Het totale gewicht van de materialen die dezelfde functie hebben als de individuele variant komt daarmee op 17,2 ton oftewel 15,7 procent van de individuele variant. Dat is een significant lager materiaalverbruik voor dezelfde functionaliteit.

Natuurlijk hebben we in dit geval dan nog wel te maken met een warmtenet, wat de individuele variant niet nodig heeft. Voor een middentemperatuur netwerk wordt deze voornamelijk opgebouwd uit kunststoffen, behalve de koppelingen, die zijn van staal.
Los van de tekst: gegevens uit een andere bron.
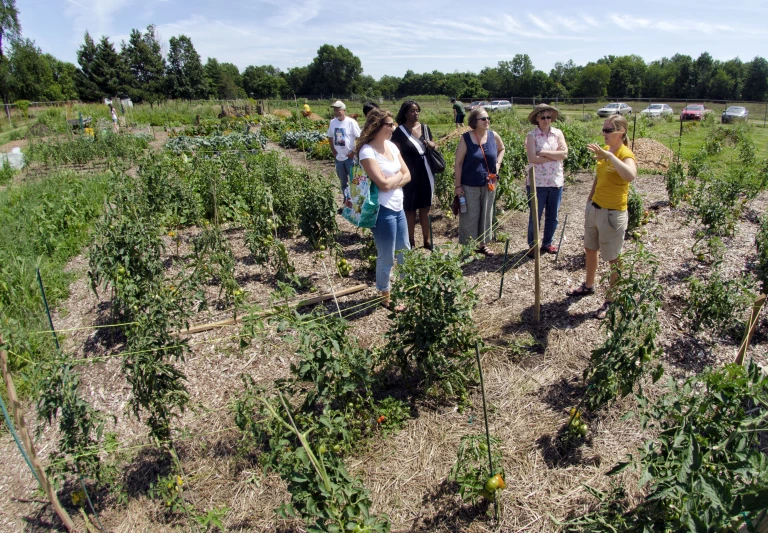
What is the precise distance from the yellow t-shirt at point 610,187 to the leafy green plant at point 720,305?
0.84 m

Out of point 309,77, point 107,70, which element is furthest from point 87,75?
point 309,77

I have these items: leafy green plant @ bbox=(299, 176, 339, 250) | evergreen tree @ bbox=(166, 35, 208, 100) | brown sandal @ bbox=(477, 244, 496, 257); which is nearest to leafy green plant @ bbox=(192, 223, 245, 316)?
leafy green plant @ bbox=(299, 176, 339, 250)

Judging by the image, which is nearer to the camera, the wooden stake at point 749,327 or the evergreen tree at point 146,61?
the wooden stake at point 749,327

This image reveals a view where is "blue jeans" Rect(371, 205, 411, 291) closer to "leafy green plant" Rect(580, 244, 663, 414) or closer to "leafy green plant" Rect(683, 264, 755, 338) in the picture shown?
"leafy green plant" Rect(580, 244, 663, 414)

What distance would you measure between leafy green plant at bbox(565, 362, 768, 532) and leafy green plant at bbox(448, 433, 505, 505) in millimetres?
531

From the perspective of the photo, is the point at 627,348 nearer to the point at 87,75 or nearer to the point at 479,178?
the point at 479,178

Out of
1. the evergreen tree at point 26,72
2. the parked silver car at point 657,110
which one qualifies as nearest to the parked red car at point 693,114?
the parked silver car at point 657,110

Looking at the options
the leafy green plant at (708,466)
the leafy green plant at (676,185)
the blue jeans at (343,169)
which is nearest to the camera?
the leafy green plant at (708,466)

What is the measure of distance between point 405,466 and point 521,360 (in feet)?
4.48

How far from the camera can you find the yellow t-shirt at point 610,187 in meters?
3.76

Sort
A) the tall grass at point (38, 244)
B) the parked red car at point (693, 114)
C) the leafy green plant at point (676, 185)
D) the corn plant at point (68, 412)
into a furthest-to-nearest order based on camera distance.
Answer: the parked red car at point (693, 114) → the leafy green plant at point (676, 185) → the tall grass at point (38, 244) → the corn plant at point (68, 412)

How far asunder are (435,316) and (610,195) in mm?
2064

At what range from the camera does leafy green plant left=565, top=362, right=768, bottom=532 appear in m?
1.54

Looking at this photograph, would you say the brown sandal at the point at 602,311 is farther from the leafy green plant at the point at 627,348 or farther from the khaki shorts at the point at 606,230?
the leafy green plant at the point at 627,348
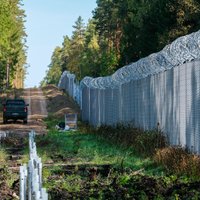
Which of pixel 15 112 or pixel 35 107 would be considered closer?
pixel 15 112

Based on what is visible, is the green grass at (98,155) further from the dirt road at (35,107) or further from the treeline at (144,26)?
the treeline at (144,26)

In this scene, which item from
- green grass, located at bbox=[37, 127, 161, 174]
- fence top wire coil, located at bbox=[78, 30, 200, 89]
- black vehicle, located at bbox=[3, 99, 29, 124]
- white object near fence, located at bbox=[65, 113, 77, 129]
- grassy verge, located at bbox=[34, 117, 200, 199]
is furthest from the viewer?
black vehicle, located at bbox=[3, 99, 29, 124]

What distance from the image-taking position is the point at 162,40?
5181 centimetres

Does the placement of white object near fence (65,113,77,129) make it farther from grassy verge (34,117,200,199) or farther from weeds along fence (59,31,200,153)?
grassy verge (34,117,200,199)

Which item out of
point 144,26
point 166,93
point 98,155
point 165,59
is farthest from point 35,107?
point 165,59

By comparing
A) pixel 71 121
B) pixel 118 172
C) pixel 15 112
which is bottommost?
pixel 118 172

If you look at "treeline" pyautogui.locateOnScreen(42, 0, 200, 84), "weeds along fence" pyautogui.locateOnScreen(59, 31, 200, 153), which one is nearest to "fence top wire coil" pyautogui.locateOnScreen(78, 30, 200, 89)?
"weeds along fence" pyautogui.locateOnScreen(59, 31, 200, 153)

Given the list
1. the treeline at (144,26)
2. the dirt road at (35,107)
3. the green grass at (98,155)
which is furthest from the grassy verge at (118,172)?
the treeline at (144,26)

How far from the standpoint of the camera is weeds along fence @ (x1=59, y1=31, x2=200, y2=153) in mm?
15797

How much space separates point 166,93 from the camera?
19.8 m

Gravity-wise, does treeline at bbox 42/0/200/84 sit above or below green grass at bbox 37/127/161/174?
above

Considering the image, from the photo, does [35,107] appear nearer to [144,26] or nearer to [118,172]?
[144,26]

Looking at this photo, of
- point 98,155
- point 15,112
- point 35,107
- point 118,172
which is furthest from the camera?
point 35,107

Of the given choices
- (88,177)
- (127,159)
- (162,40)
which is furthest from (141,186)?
(162,40)
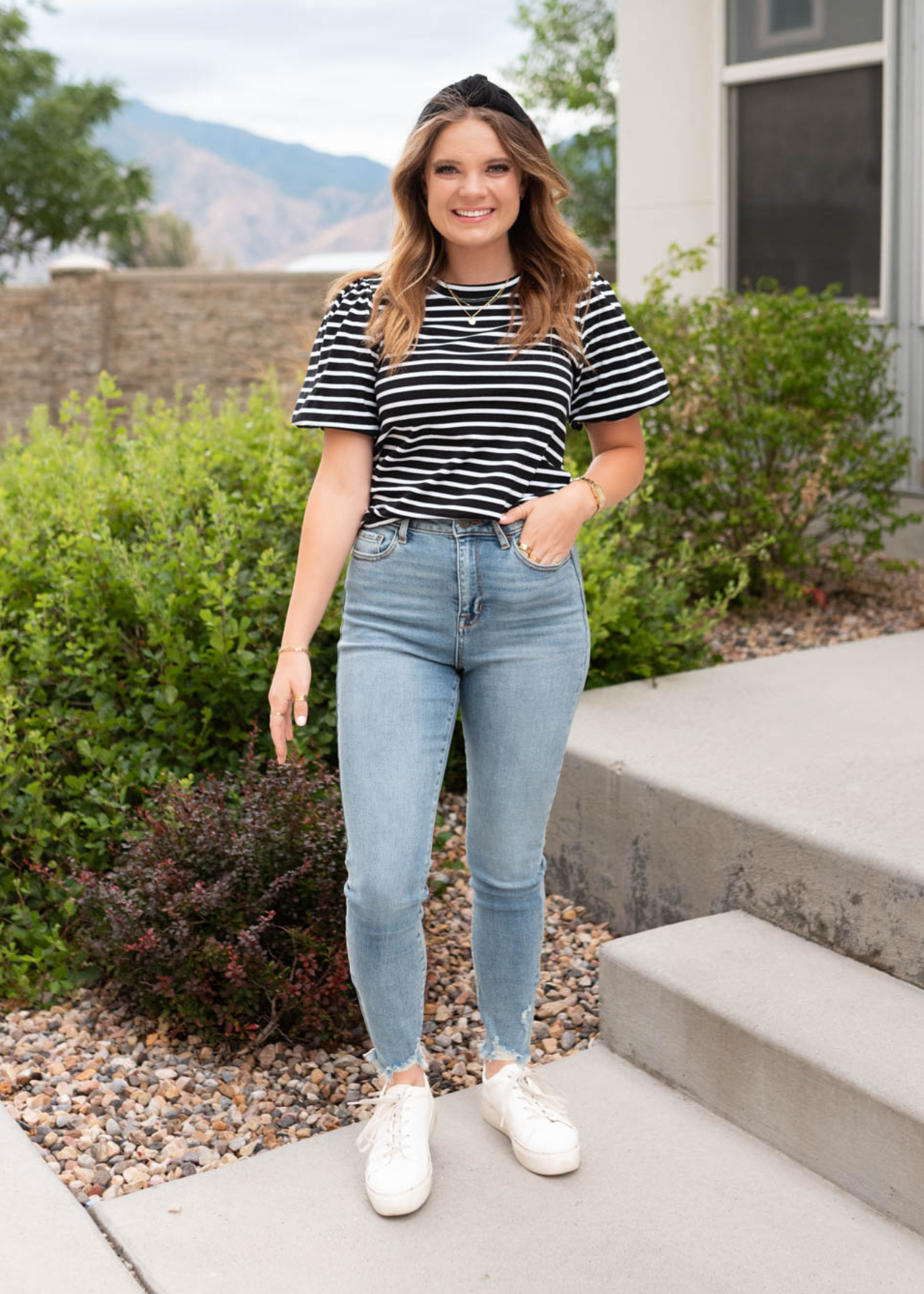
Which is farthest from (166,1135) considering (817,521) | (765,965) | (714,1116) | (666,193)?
(666,193)

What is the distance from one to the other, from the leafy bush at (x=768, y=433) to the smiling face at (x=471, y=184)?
3.27 meters

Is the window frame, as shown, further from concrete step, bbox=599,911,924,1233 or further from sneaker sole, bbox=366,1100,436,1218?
sneaker sole, bbox=366,1100,436,1218

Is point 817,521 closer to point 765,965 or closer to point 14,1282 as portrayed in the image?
point 765,965

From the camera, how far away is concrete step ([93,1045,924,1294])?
6.52ft

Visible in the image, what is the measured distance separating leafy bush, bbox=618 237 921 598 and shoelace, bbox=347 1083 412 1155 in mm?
3388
Kunststoffen zijn weliswaar aardoliegerelateerd, maar worden niet geacht deel te zijn van de kritische grondstoffenvoorraad, zoals koper en staal dat wel zijn, of in ieder geval op de nominatie staan om dat te worden.

Voor de bodemlus van de individuele variant is overigens ook een hoeveelheid kunststof nodig, maar wel minder dan voor een warmtenetvariant. Dit geldt overigens ook voor een warmtenet met een lage of zeer lage temperatuur, waarbij een individuele warmtepomp of boiler nog steeds nodig is in de woning. Dat zijn feitelijk de grootste grondstofgebruikers omdat die naast de individuele warmtepomp ook een warmtenet nodig hebben met een grote diameter en een soort afleverset – wel een lichtere variant overigens.

Zoals gezegd, een complete LCA-berekening voert te ver hier, maar we zien dat de verschillen in grondstoffenverbruik zo hoog zijn dat dit niet simpel gelijk te trekken valt.